Required task: Transcribe without changes the lines starting with the line containing "In the image, does the point at 70,117" and going on through the line containing "1776 centimetres", and give only those lines.

Data to use:
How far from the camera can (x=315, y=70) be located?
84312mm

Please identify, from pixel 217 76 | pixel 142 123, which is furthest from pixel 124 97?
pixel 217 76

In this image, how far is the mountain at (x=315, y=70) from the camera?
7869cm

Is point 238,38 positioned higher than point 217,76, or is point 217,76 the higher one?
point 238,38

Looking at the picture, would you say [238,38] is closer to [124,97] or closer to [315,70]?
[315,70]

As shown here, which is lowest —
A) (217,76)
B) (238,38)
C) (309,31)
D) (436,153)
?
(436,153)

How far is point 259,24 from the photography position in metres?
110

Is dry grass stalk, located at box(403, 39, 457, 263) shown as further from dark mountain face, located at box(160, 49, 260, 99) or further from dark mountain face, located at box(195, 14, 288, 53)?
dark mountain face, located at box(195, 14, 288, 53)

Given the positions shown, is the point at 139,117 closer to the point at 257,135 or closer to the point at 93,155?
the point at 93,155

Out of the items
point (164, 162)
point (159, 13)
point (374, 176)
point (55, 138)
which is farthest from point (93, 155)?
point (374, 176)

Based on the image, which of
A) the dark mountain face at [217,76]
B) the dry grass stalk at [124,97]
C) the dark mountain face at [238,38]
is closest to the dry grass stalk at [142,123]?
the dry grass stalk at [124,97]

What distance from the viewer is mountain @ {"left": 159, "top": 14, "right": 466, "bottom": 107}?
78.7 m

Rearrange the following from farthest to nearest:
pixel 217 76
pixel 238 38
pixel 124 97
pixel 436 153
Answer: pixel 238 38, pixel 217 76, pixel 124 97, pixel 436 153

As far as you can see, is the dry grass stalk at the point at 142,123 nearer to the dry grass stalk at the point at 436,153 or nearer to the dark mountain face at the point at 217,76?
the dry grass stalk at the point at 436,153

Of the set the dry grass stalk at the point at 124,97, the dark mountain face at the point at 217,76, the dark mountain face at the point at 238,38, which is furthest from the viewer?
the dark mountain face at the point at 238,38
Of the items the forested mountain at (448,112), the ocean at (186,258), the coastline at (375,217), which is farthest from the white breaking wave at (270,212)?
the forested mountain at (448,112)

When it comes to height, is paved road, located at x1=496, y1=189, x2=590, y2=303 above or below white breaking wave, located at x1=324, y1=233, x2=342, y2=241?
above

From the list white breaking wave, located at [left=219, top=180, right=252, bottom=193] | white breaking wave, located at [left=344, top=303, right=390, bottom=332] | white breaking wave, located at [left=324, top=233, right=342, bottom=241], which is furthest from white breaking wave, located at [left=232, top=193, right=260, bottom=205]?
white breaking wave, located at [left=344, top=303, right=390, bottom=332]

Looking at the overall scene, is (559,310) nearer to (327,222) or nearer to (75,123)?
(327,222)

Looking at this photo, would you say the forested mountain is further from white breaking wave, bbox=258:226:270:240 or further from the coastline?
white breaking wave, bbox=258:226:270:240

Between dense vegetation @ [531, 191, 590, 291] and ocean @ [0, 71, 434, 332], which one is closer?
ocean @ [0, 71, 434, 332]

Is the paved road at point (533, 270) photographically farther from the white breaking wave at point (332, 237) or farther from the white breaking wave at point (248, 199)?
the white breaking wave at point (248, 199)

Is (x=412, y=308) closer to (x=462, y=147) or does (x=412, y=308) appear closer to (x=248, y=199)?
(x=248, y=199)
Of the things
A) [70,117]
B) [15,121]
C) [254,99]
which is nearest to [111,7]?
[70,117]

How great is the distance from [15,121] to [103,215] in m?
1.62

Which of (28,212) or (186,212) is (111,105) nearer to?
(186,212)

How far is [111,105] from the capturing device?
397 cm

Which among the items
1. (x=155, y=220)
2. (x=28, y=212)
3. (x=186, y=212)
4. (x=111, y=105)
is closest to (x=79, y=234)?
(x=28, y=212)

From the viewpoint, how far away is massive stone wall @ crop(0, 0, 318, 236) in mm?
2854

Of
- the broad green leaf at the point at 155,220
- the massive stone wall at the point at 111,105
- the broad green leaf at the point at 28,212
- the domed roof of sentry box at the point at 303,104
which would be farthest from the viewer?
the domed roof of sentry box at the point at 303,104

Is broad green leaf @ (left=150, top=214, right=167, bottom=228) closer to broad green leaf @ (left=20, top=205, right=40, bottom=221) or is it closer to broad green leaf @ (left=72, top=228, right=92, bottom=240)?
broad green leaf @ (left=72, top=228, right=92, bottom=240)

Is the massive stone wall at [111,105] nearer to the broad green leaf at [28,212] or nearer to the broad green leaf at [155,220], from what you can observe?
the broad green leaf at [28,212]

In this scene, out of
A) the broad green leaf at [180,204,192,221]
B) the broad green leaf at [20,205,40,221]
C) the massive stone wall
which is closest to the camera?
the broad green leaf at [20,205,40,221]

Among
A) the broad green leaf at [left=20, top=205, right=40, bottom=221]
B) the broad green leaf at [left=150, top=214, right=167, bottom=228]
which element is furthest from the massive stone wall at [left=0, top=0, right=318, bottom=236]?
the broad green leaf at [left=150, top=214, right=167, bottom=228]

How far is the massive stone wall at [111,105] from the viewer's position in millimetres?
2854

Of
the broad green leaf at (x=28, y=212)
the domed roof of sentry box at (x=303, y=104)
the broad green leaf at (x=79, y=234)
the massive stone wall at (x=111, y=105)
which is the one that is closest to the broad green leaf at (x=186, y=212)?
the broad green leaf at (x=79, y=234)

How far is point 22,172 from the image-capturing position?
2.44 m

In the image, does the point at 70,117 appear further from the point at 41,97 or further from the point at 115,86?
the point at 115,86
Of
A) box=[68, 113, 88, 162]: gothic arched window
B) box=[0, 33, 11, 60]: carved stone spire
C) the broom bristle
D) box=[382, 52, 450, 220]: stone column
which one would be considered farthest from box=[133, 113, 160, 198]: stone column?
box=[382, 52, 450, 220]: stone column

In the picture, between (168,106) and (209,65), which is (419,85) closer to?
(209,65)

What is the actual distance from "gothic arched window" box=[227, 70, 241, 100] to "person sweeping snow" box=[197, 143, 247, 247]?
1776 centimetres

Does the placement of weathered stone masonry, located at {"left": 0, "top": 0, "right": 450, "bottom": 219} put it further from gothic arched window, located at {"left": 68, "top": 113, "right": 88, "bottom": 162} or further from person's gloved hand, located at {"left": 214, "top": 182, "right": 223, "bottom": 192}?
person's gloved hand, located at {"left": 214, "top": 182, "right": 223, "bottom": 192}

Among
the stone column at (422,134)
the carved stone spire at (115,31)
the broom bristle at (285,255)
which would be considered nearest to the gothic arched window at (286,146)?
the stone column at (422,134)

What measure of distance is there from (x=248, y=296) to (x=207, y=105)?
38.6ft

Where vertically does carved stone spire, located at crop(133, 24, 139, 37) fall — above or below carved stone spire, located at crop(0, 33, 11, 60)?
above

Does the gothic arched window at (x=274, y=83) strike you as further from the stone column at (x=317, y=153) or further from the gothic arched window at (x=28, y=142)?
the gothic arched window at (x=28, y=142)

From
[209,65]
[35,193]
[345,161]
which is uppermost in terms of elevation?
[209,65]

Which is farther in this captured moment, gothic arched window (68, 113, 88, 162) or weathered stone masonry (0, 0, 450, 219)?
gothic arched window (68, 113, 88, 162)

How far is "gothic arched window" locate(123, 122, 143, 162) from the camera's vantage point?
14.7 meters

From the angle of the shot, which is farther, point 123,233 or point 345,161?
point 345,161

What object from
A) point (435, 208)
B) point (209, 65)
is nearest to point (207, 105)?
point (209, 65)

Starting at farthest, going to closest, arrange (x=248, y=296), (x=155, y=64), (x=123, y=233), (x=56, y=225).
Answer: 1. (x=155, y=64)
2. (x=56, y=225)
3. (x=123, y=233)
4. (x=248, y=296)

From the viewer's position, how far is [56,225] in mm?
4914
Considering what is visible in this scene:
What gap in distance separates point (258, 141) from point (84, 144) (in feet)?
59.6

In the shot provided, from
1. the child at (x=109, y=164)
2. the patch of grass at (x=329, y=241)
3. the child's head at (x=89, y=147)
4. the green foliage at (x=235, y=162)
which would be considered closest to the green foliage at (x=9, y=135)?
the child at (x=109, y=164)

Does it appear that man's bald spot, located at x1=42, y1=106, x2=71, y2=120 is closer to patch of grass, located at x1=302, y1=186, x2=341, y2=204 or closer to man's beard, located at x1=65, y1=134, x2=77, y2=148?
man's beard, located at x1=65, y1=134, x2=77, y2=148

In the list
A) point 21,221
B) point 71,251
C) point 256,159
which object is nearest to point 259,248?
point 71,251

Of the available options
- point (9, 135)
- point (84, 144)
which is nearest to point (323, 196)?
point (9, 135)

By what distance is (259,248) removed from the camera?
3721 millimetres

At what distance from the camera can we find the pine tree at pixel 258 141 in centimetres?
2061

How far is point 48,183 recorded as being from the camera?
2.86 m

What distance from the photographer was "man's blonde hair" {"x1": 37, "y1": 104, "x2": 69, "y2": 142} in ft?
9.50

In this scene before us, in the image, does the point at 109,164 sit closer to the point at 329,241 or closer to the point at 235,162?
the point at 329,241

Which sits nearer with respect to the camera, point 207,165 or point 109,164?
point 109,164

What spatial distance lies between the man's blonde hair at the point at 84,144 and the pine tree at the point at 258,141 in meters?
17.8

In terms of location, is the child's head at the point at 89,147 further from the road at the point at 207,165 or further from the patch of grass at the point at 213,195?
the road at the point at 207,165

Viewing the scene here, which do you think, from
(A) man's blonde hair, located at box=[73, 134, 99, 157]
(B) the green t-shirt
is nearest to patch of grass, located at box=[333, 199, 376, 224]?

Correct output:
In the image, does the point at 70,117 appear further from the point at 41,97 or further from the point at 115,86?
the point at 115,86
Of
A) box=[68, 113, 88, 162]: gothic arched window
B) box=[0, 33, 11, 60]: carved stone spire
C) the broom bristle
D) box=[382, 52, 450, 220]: stone column
which one would be considered farthest from box=[133, 113, 160, 198]: stone column?
box=[382, 52, 450, 220]: stone column

In the picture, between (168,106) and (209,65), which is (419,85) closer to?
(209,65)

What is the actual distance from "gothic arched window" box=[227, 70, 241, 100] to "person sweeping snow" box=[197, 143, 247, 247]?
1776 centimetres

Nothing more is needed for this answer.